While I was there they brought in a 50 year old guy who fell off a ladder, a couple of old ladies with undetermined maladies, a baby who was brought in inside some kind of enclosed pod attached to an oxygen tank and three elderly and very confused black men. One was a riot. When the doctor asked his name, he said Clint Eastwood. He was kidding.

I finally got moved a step closer to the CEU. They rolled me around the corner and stuck me in an examing room. It was divided in two by just a curtain. I spent another couple of hours there. I had another EKG. They took more blood. Yet another couple of nurses starting taking my vitals again and the PA came in to take yet another history. I got really tired of telling that story.
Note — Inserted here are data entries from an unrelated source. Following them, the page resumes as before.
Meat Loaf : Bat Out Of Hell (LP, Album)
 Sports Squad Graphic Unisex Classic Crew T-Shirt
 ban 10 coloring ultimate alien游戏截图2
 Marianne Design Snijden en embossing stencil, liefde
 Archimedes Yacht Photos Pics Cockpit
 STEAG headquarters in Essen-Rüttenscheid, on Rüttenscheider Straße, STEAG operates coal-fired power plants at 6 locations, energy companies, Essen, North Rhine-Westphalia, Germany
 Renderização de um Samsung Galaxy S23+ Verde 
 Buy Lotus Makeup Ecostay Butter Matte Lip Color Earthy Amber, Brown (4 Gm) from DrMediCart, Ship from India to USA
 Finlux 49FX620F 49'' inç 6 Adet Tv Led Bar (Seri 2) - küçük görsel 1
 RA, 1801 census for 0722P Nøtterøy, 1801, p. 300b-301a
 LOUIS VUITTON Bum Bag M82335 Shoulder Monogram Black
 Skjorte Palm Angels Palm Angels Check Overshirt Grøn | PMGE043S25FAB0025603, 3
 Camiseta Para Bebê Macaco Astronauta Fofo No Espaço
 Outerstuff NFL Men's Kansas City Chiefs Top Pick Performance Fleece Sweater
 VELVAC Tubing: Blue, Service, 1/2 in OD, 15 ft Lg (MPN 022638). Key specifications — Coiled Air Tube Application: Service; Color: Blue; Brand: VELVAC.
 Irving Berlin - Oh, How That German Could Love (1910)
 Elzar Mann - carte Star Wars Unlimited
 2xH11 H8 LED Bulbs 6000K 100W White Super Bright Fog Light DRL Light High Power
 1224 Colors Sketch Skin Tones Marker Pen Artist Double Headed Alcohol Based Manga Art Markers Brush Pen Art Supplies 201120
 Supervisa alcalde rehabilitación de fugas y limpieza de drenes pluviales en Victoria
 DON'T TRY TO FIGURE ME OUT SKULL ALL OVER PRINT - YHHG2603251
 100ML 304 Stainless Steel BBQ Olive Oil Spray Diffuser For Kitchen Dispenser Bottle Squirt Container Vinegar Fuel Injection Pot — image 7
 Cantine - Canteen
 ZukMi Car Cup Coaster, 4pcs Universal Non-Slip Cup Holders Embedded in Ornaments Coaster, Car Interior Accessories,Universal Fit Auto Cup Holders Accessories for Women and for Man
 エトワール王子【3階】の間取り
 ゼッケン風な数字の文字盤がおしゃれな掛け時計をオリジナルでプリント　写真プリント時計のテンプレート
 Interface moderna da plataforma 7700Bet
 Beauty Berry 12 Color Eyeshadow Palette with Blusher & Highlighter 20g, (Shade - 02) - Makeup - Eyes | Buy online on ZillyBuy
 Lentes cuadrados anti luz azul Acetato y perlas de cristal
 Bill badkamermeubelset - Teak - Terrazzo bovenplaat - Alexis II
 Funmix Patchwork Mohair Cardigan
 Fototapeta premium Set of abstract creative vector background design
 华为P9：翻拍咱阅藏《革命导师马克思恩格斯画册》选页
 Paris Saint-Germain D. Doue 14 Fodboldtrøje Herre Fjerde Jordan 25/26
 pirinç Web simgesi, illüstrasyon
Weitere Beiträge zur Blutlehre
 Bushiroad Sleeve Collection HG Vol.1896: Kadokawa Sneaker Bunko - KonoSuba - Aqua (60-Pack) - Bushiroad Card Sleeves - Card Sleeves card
One of the elderly guys ended up in the other half of the room. He had a parade of nurses and doctors coming through as well. Somehow, the communication was breaking down between them because every new person started out talking to him as if he would understand before they realized he had dementia.

They needed to catherize him to get a urine sample. It was painful to listen to. In the end it took 4 nurses and a doctor to get it done. Poor old Ernie just wanted to go home and go to sleep. Meanwhile the hall was filled with ethnic mix of ambulatory patients. I realized I was the only white patient there. One big Asian guy kept pacing the halls on his crutches, begging for food. I hadn't eaten all day myself.

At about 9:00pm they finally wheeled me to a private room. It kind of felt like a cheap motel. It had sliding glass doors across the whole front with a curtain across it and a curtained off bathroom area. It even had a TV but the remote didn't work and I was hooked onto all these fixed monitors and couldn't reach it to try manually. At this point I was assigned one nurse and a LPN. They brought me this depressing meal. It was some kind of stew over noodles with overwarmed dried out peas and a tiny wilted salad. I ate the salad and was happy to have the juice and a gingerale. They came and did another EKG. They drew more blood.

The monitor in this room was so sensitive that every time I moved it would set the alarm off. Sometimes it just beeped for a while but sometimes it would wail until you touched the screen. I kept expecting the staff to come rushing in with a crash cart. No one ever even checked. It was like trying to sleep with the alarm on. Just as I first dozing off, yet another PA came in to intake me. She turned on the TV which did help mask the other noise but since the remote was broken I was stuck with one channel. I chose dumb old movies. I finally fell asleep watching Smokey and the Bandit.

I didn't sleep much with the perpetual alarm. The movie changed to Easy Rider. There were no windows so there no sense of day or night. When they took the next EKG I figured it must be morning. The Asian guy was still pacing around asking for food. I realized I had been bumped in front in of a lot of people to get the private room. I felt guilty.

They brought me French toast and a bowl of lumpy looking grits for breakfast. I took one bite of the toast and wanted to vomit. I was nervous about my stress test. Like I could fail it?

They took the echocardiograms and obviously I passed the stress test. When the EKG cart passed me by, I knew I was going to get sprung. It took hours before they released me and I was still a prisoner in my bed, being hooked onto all the monitors. I watched two more depressing movies. One was about a kid who had AIDS and one was about a guy whose father had a stroke or something. Ted Danson was in that one.

Meanwhile, in keeping with the motel feel, the LPN gave me a little questionaire asking me to rate my stay. The last question asked if anyone in particular had been especially attentive. They had to be joking. At least two dozen people had attended to me. I couldn't remember one name.

In the end I was there for exactly 23 hours and 59 minutes. I underwent every test known to man and they showed that every single major organ is fine but they added a prescription for nitro to my arsenal of medications.